The effect of protoplanetary disk cooling times on the formation of gas giant planets by gravitational instability.
Abstract (from CDS):
Observational evidence exists for the formation of gas giant planets on wide orbits around young stars by disk gravitational instability, but the roles of disk instability and core accretion for forming gas giants on shorter period orbits are less clear. The controversy extends to population synthesis models of exoplanet demographics and to hydrodynamical models of the fragmentation process. The latter refers largely to the handling of radiative transfer in three-dimensional (3D) hydrodynamical models, which controls heating and cooling processes in gravitationally unstable disks, and hence dense clump formation. A suite of models using the β cooling approximation is presented here. The initial disks have masses of 0.091 M☉ and extend from 4 to 20 au around a 1 M☉ protostar.

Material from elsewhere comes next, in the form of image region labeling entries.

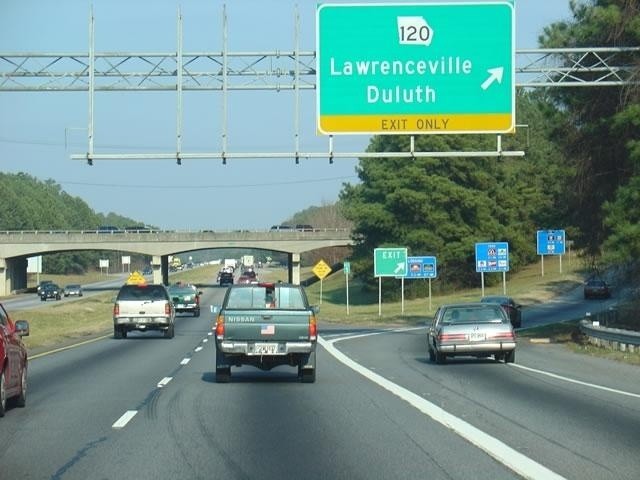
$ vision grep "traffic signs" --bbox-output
[315,0,517,136]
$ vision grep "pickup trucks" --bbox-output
[207,280,322,386]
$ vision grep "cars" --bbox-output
[481,294,524,328]
[295,223,322,232]
[165,281,204,318]
[125,226,159,233]
[86,225,124,234]
[0,298,29,417]
[35,280,84,301]
[424,301,519,365]
[268,225,301,232]
[584,279,610,300]
[216,255,259,286]
[141,262,194,276]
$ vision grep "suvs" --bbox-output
[113,282,178,340]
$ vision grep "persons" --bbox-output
[452,311,459,320]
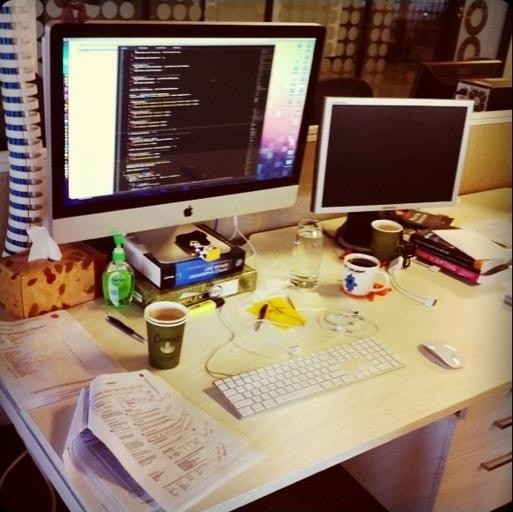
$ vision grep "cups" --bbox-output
[342,253,387,295]
[143,301,189,370]
[144,302,188,325]
[370,220,402,261]
[289,220,322,288]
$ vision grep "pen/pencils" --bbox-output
[107,315,147,341]
[256,304,268,332]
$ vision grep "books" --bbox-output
[409,224,512,284]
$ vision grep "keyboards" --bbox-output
[213,337,405,419]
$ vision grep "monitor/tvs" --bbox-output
[310,97,476,255]
[43,21,327,264]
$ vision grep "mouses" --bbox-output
[422,339,464,369]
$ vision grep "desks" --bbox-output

The initial minimum Toomre Qi values range from 1.3 to 2.7, while β ranges from 1 to 100. We show that the choice of Qi is equal in importance to the β value assumed: high Qi disks can be stable for small β, when the initial disk temperature is taken as a lower bound, while low Qi disks can fragment for high β. These results imply that the evolution of disks toward low Qi must be taken into account in assessing disk fragmentation possibilities, at least in the inner disk, i.e., inside about 20 au. The models suggest that if low Qi disks can form, there should be an as yet largely undetected population of gas giants orbiting G dwarfs between about 6 au and 16 au.